Gleichmut, Urvertrauen und Schrödingers Katze

Bis weit in die zweite Hälfte hinein empfand ich 2016 als ein strapaziöses Jahr für mich. Ich hatte laufend zu kämpfen, vor allem mit technischen Problemen. Es fing bereits im Januar an mit dem Sat-Receiver, es folgten der Computer, das Internet allgemein und einiges mehr. Das wäre ja alles kein Problem gewesen (ausser ein finanzielles), hätte ich alles einfach ersetzen können. Aber nein, nichts klappte. Um nur ein Beispiel zu nennen: Der Sat-Receiver wurde vom Lieferanten drei Mal (!) ausgetauscht, weil jedes Gerät von Anfang an defekt war oder Mängel aufwies. Das bedeutete für mich anrufen, warten, wieder anrufen, nochmals warten… So zogen die Monate dahin.
Ich musste mir ständig sagen: „Bleib gelassen, es ist nicht so wichtig, am Ende wird alles gut gehen“ und „Wenn Schwierigkeiten auftauchen, hat es einen Sinn, du musst etwas daraus lernen; es kann dir nichts geschehen, was nicht gut für dich ist.“ Es kostete mich einige Energie. Doch ich machte genau die Erfahrung, die ich jedem anderen vorausgesagt hätte (aber selbst vergisst man ja die eigene Weisheit zuweilen) 😉 Nämlich dass es zähflüssig, problematisch und unbefriedigend lief, solange ich mich ärgerte, kämpfte, auflehnte. Sobald ich meinen Gleichmut und mein Urvertrauen wiederfand und ich losliess, lösten sich die Probleme.

Dann, im Spätherbst, als eine grosse Aufgabe für mich anstand – plötzlich läuft alles reibungslos! Sogar in den Bereichen, in denen Hindernisse und Schwierigkeiten zu erwarten und normal gewesen wären, nichts, alles erledigt sich fast von selbst. Ich empfand eine grosse Dankbarkeit und ruhige Zufriedenheit. Und vergessen waren die anstrengenden Monate – dachte ich.

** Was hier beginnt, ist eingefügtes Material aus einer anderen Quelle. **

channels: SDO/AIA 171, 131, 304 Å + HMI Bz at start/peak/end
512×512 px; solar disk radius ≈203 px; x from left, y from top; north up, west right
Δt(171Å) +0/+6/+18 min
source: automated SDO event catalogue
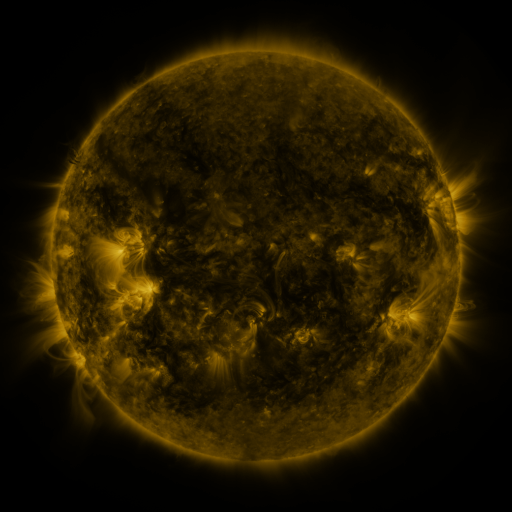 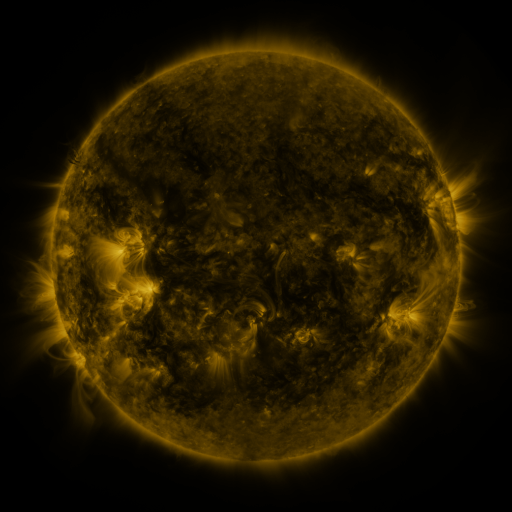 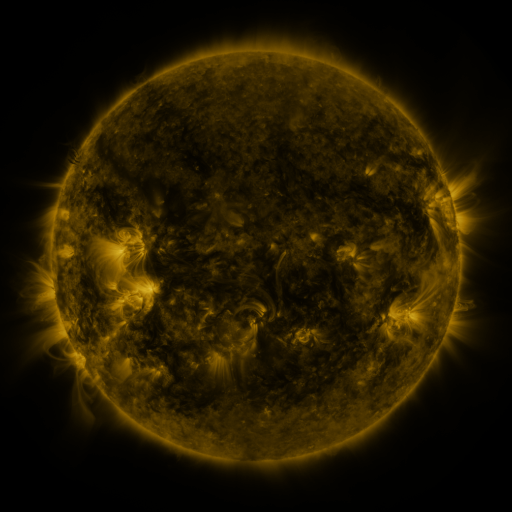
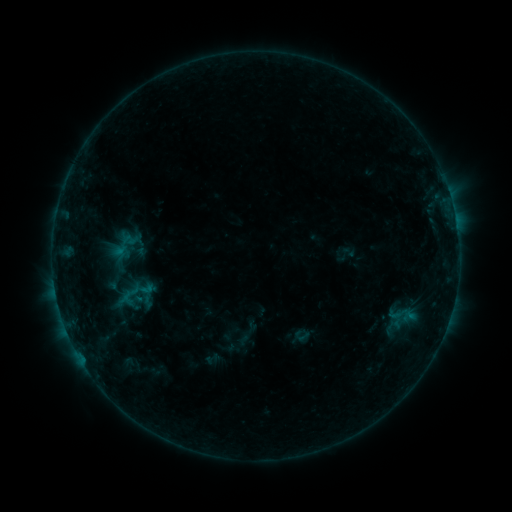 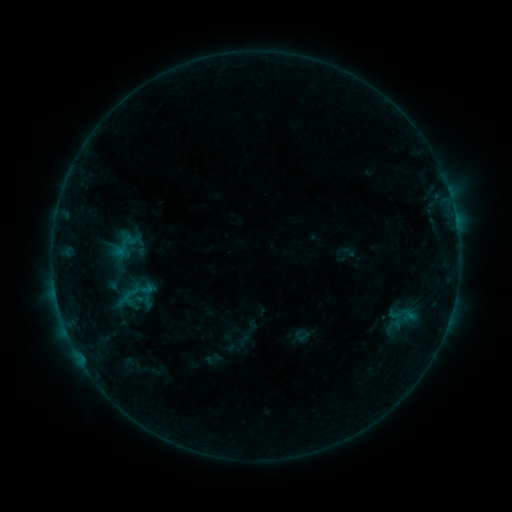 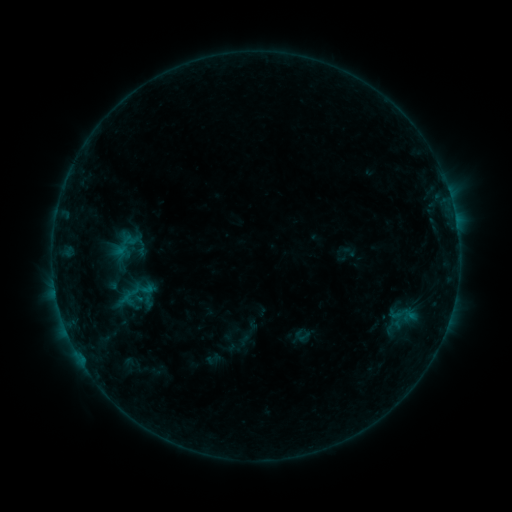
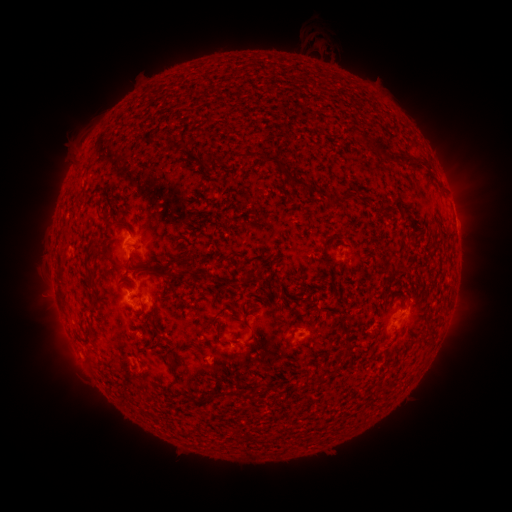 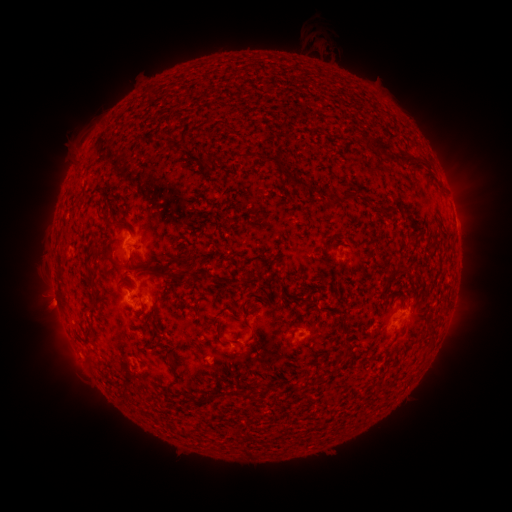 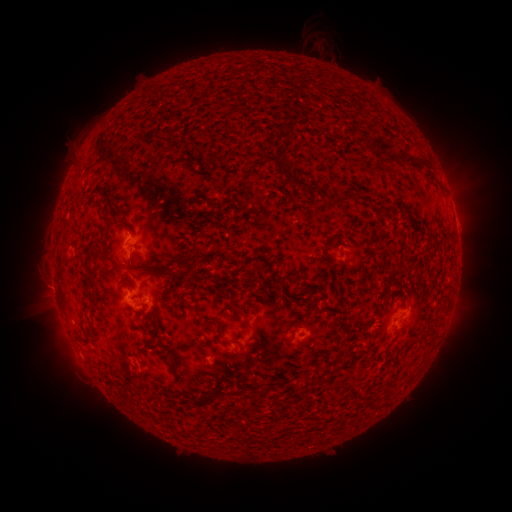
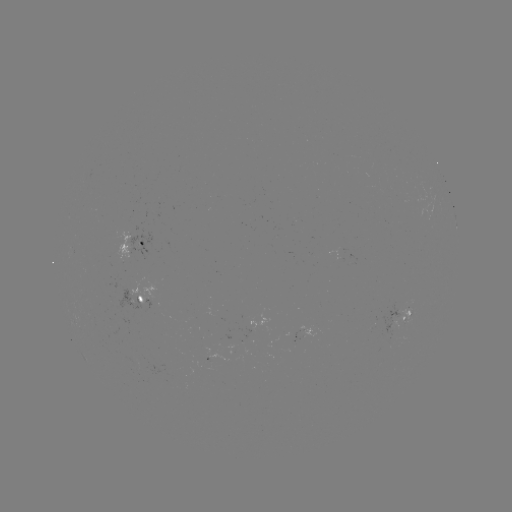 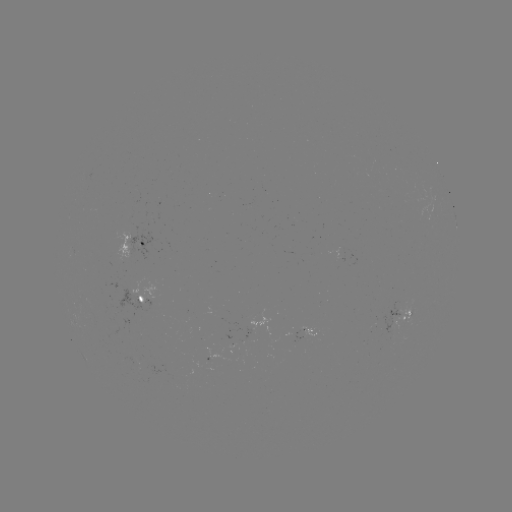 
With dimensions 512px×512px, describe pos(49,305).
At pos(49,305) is eruption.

Letzte Woche stellte ich bei einer Behörde einen Antrag, der von einer Menge Dokumenten begleitet sein musste, sodass der Briefumschlag, in dem ich das Ganze versandte, recht voluminös und schwer war.
Gestern fand ich in meiner Post einen gleich voluminösen und schweren Brief mit dem Absender eben dieser Behörde. „Oh nein!“, war mein erster Gedanke, weil mir die ganzen Schwierigkeiten des vergangenen Jahres augenblicklich wieder präsent waren, „der Antrag ist abgelehnt und sie schicken mir alle meine Unterlagen zurück.“
Doch noch bevor ich den Umschlag öffnete, wurde mir bewusst, wie ich gerade dabei war, einen negativen Ausgang zu programmieren – indem ich ihn erwartete und so meine Gedankenenergie darauf richtete. Und sofort fiel mir Schrödingers Katze ein. Ich erzähle dieses Gedankenexperiment des Physikers Erwin Schrödinger kurz in geraffter und vereinfachter Form *.

Man sperrt eine Katze in eine Kiste, in der sich eine geringe Menge einer noch nicht zerfallenen radioaktiven Substanz befindet. Die Wahrscheinlichkeit, dass innerhalb einer bestimmten Zeitspanne Radioaktivität entsteht und die Katze tötet, liegt bei 50 Prozent.
Nun steht man nach abgelaufener Zeit vor der geschlossenen Kiste und weiss nicht, ob die Katze lebendig oder tot ist. Bis man den Deckel nicht geöffnet hat, sind beide Möglichkeiten gleich real.

Mein Briefumschlag der Behörde enthielt also beide Möglichkeiten, Zu- und Absage, bis ich ihn nicht öffnete und nachschaute. Bevor ich ihn aufriss, sagte ich mir also: „Nichts ist wirklich geschehen, bis ich es zur Kenntnis nehme. Es gibt weder Vergangenheit noch Zukunft, Zeit ist lediglich eine Dimension. Ich öffne jetzt den Umschlag und der Bescheid ist positiv. In diesem Augenblick fällt die Entscheidung.“
Der Bescheid ist positiv! Die Behörde hatte mir meine Unterlagen nicht zurückgeschickt – der Brief war so dick, weil sie eine Informationsbroschüre beigelegt hatten.

Unsere Gedanken sind eine überaus machtvolle Energie. An uns ist es, sie richtig zu nutzen.

* Ich weiss, dass Schrödinger mit diesem Gedankenexperiment etwas anderes darlegen wollte als die Schlussfolgerungen, die ich ziehe. Alle Physiker mögen mir verzeihen, dass ich es in dieser spirituellen Form verwende.